All Azure regions are paired with a different region. In a region pair, the regions are never updated simultaneously. Instead, they're updated one by one. If something happens to one region, the other becomes available.

These region pairs are also used for replication. Storage services and many PaaS services are replicated and have failover pairs in the paired region. As part of your BCDR planning, it's important to use region pairing to take advantage of the isolation that it provides. You can reduce the amount of time it takes to recover from a failure and increase your availability.

Availability sets

An availability set is a logical grouping capability in Azure. It ensures that the VM resources you place within it are isolated from each other when they're deployed within an Azure datacenter. Availability sets consist of update domains and fault domains.

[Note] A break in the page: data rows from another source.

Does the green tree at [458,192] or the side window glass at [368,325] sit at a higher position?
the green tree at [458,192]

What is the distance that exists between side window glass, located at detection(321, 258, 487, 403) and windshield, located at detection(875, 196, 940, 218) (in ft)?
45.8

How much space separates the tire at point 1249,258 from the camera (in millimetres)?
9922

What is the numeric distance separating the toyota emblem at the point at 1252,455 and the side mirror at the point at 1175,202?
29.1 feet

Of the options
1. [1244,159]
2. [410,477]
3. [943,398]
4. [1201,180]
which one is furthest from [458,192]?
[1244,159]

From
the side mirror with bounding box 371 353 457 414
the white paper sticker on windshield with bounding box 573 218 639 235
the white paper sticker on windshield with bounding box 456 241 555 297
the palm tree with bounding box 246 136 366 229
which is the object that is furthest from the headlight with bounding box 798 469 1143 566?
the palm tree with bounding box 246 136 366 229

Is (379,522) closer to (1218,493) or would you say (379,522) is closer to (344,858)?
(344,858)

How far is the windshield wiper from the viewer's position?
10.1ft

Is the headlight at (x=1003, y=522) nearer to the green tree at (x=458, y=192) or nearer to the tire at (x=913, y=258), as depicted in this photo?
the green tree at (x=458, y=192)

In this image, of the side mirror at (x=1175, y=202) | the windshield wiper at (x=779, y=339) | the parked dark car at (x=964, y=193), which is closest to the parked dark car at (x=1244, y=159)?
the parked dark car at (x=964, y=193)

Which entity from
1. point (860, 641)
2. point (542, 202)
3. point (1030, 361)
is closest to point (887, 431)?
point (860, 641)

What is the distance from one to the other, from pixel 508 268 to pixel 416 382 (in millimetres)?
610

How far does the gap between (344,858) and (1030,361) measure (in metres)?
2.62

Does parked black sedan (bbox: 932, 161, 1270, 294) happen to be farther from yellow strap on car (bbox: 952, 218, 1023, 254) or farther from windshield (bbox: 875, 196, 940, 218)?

Diagram that shows update domains and fault domains in an availability set.

Update domains help ensure that a subset of your application's servers keep running when the VM hosts in an Azure datacenter require downtime for maintenance. Most updates to VM hosts can be performed without affecting the VMs running on them, but there are occasions when this type of update isn't possible.

To ensure that updates don't happen to all VMs simultaneously, the Azure datacenter is logically sectioned into update domains. When a maintenance event happens, such as a performance update and a critical security patch that need to be applied to the host, it's sequenced through update domains. The use of sequencing through update domains ensures that the whole datacenter isn't unavailable during platform updates and patching.

Fault domains represent physical sections of the datacenter and help ensure rack diversity of servers in an availability set. Fault domains align with the physical separation of shared hardware in the datacenter. Shared hardware includes power, cooling, and network hardware that supports the physical servers on server racks.

If the hardware that supports a server rack becomes unavailable, the outage affects only that server rack. When you place your VMs in an availability set, they're automatically spread across multiple fault domains. If a hardware failure occurs, it affects only some of your VMs.

Availability zones

Availability zones are independent physical datacenter locations within a region. They include their own power, cooling, and networking. When you take availability zones into account as you're deploying resources, you can help protect workloads from datacenter outages while retaining presence in a region.

Zonal services are services (like virtual machines) that you can deploy to specific zones within a region. Other services are zone-redundant services and replicate across the availability zones in the specific Azure region. Both types help ensure that within an Azure region, there are no single points of failure.

Diagram that shows three availability zones with a failure in one but no impact to the other two.

Check your knowledge


What's the difference between Azure Backup and Azure Site Recovery?


What are some Azure features that contribute to high availability of virtual machines?